**EXERCISE GOAL**
Retype exactly the lines from the one containing "S-ryhmän Iso Juttu" through the last line of the records below, including both, and leave out any pictures.
+++ STUDY MATERIAL
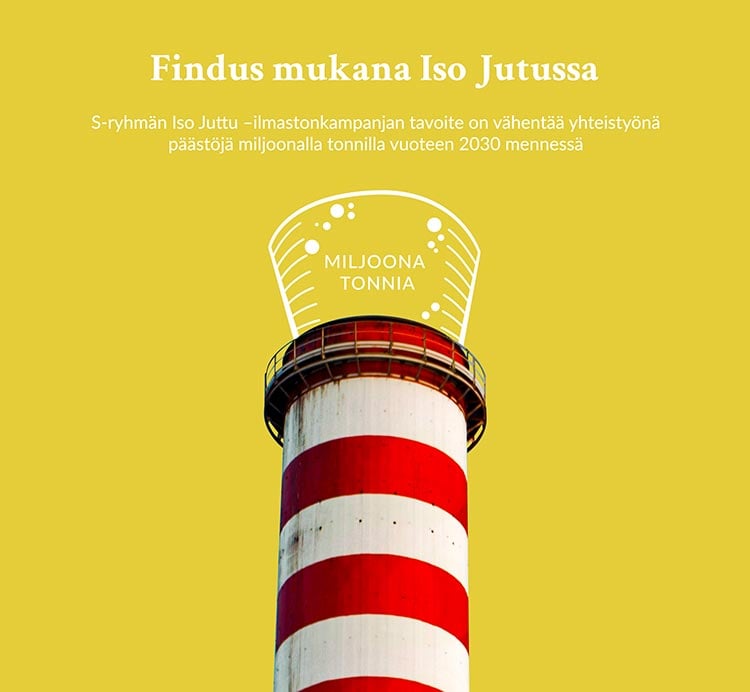 Findus mukana Iso Jutussa

S-ryhmän Iso Juttu –ilmastonkampanjan tavoite on vähentää yhteistyönä päästöjä miljoonalla tonnilla vuoteen 2030 mennessä

MILJOONA TONNIA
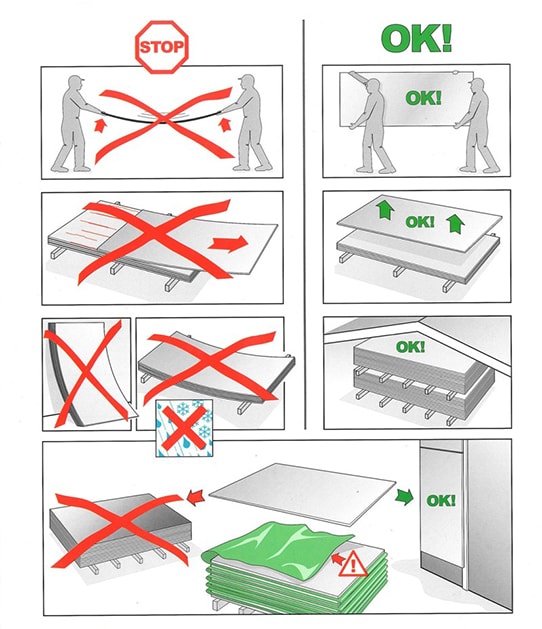 STOP

OK!

OK!

OK!

OK!

OK!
++++++
**EXERCISE RESULT**
S-ryhmän Iso Juttu –ilmastonkampanjan tavoite on vähentää yhteistyönä päästöjä miljoonalla tonnilla vuoteen 2030 mennessä

MILJOONA TONNIA
 STOP

OK!

OK!

OK!

OK!

OK!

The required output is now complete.